As the aerospace industry gathers in Farnborough to talk business, assess its achievements and scan its horizons, one notable point to mark is that the very distant horizon of Mars is getting closer.

Nobody is going to Mars – certainly not until the 2030s, if even then – but all the same, some of the breathless excitement associated with truly new eras of interplanetary exploration is in order. Because Mars – a small bit of it, anyway – will be coming to us.

On the eve of the air show, the European Space Agency awarded Airbus a contract to realise the European half of a NASA-ESA Mars sample return mission. Envisioned to launch in 2026, the return mission will rendezvous with NASA's Mars 2020 rover, a car-sized machine due to fly in July 2020 carrying a diverse payload pack that includes machinery to drill down and harvest surface samples and store them until the arrival of a return-to-Earth courier service.

That return service involves two further missions to Mars. One is a 2026 NASA lander mission, which will carry the Airbus-built Sample Fetch Rover. As its name implies, the Sample Fetch Rover will drive over to Mars 2020 vehicle and collect its 36 pen-sized samples. This mission will also carry an ascent vehicle incorporating a sample container.

The second mission is another ESA-Airbus job; this Earth Return Orbiter will be waiting in Mars orbit for the ascent vehicle and its basketball-sized sample container – which will be sealed into a "biocontainment system" and returned to Earth, for a landing in the USA.

All going well, then, scientists from around the world, equipped with heavy-duty analysis equipment that could not be flown across interplanetary space, will have access to some of Mars by the end of the next decade.

DELIVERING FIRSTS

Much, of course, depends on lots of things working right, including some ambitious firsts: interaction of two rovers, launch from Mars and in-orbit cargo transfer. Just to make things more challenging – although failure will not affect the sample return mission – NASA has now contracted AeroVironment to build a drone to be carried by the Mars 2020 rover; the air pressure at the Martian surface is equivalent to that at an altitude of 100,000ft on Earth, so flying will be no mean feat.

Patrick Lelong, Airbus project manager for the Earth Return Orbiter project, sums it up with admirable understatement: "The mission is technologically very challenging, but the prospect of seeing a sample of Mars returning to Earth is very exciting."

The whole ambitious affair underscores the reality that while out-of-this-world technical achievements demand huge imagination and engineering capability to match, they are almost invariably founded on the very human bedrock of co-operation.

One organisation, one agency, even one country can rarely act alone; for reasons of budget, expertise, capacity and goodwill, collaboration is the lubricant of the 21st Century. In the case of returning samples from Mars, that collaboration is both transatlantic and pan-European. So, the very terrestrial matter of European unity is especially pertinent.

For Airbus, Toulouse is the focus of Earth Return Orbiter development. Its rovers centre of excellence is Stevenage – currently building the ExoMars rover, for launch as part of a Europe-Russia mission in 2020. The fact that Stevenage will soon be outside the EU would appear to be neither here nor there. The United Kingdom is an ESA member state and, indeed, the fourth-largest contributor to its budget, behind France, Germany and Italy.

Both the Fetch and Return missions will have to be approved by ESA's 22 member states when they next meet at ministerial level in 2019. That approval should come, assuming work by then points to likely technical success, and assuming as-per-precedent that France and the UK will cover the lion's share of the costs in keeping with their hosting of the industrial efforts.

> List of tasks:
- a) In the Mars sample return article, rewrite as a short bulleted list the paragraph beginning "That return service involves two further missions," keeping its main facts.
- b) According to the Mars sample return article, which three countries contribute more to the ESA budget than the United Kingdom?

> Data lines:
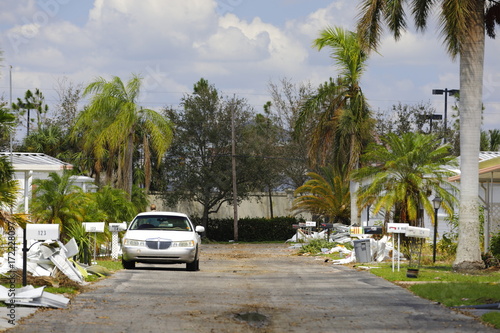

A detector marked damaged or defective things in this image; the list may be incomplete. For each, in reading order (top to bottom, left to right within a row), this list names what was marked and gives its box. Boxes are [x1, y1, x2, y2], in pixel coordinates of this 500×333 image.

damaged debris pile [0, 237, 109, 308]
damaged debris pile [286, 223, 406, 264]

> Response list:
- a)
- The return service requires two more missions to Mars.
- One is a NASA lander mission in 2026 carrying the Sample Fetch Rover, which Airbus builds.
- The Sample Fetch Rover will drive to the Mars 2020 vehicle and collect its 36 pen-sized samples.
- The same mission will also carry an ascent vehicle that includes a sample container.

- b) France, Germany and Italy.